This research employed a binary variable, default payment (Yes = 1, No = 0), as the response variable. 

This study reviewed the literature and used the following 23 variables as explanatory variables: 

X1: Amount of the given credit (NT dollar): it includes both the individual consumer credit and his/her family (supplementary) credit. 

X2: Gender (1 = male; 2 = female). 

X3: Education (1 = graduate school; 2 = university; 3 = high school; 4 = others). 

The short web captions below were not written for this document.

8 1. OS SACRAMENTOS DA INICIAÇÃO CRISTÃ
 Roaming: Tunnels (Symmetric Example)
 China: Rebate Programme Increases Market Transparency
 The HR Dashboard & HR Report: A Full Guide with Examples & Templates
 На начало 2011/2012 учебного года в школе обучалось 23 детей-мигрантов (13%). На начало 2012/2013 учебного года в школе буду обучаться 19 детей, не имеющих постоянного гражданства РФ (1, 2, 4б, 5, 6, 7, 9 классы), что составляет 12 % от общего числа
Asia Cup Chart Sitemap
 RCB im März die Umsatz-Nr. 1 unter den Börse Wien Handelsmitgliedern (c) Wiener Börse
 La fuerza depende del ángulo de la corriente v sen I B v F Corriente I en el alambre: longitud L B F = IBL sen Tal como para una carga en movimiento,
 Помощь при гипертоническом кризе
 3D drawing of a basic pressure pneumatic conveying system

X4: Marital status (1 = married; 2 = single; 3 = others). 

X5: Age (year). 

X6 - X11: History of past payment. We tracked the past monthly payment records (from April to September, 2005) as follows: X6 = 
the repayment status in September, 2005; X7 = the repayment status in August, 2005; . . .;X11 = the repayment status in April, 2005. The measurement scale for the repayment status is: -1 = pay duly; 1 = payment delay for one month; 2 = payment delay for two months; . . .; 8 = payment delay for eight months; 9 = payment delay for nine months and above. 


X12-X17: Amount of bill statement (NT dollar). X12 = amount of bill statement in September, 2005; X13 = amount of bill statement in August, 2005; . . .; X17 = amount of bill statement in April, 2005. 


X18-X23: Amount of previous payment (NT dollar). X18 = amount paid in September, 2005; X19 = amount paid in August, 2005; . . .;X23 = amount paid in April, 2005. 



In [None]:
import pandas as panda

from sklearn.model_selection import learning_curve, train_test_split,GridSearchCV
from sklearn.preprocessing import StandardScaler
from sklearn.pipeline import make_pipeline, Pipeline
from sklearn.metrics import accuracy_score, mean_absolute_error, classification_report, confusion_matrix, f1_score, roc_curve, roc_auc_score
from sklearn.linear_model import Perceptron, LogisticRegression
from sklearn.svm import SVC
from sklearn.tree import DecisionTreeClassifier
from sklearn.ensemble import RandomForestClassifier
from sklearn.neighbors import KNeighborsClassifier


from matplotlib import pyplot as plot
import seaborn as sns


from numpy import bincount, linspace, mean, std, arange, squeeze

import itertools, time, datetime

import warnings
warnings.simplefilter('ignore')

%matplotlib inline

In [None]:
remote_location = "../input/UCI_Credit_Card.csv"


In [None]:
def downLoadData():
    """
    
    Downloads the excel data from remote location. Reads one particular sheet, converts all columns names 
    to lower case and then returns the data
    
    """

    data = panda.read_csv(remote_location)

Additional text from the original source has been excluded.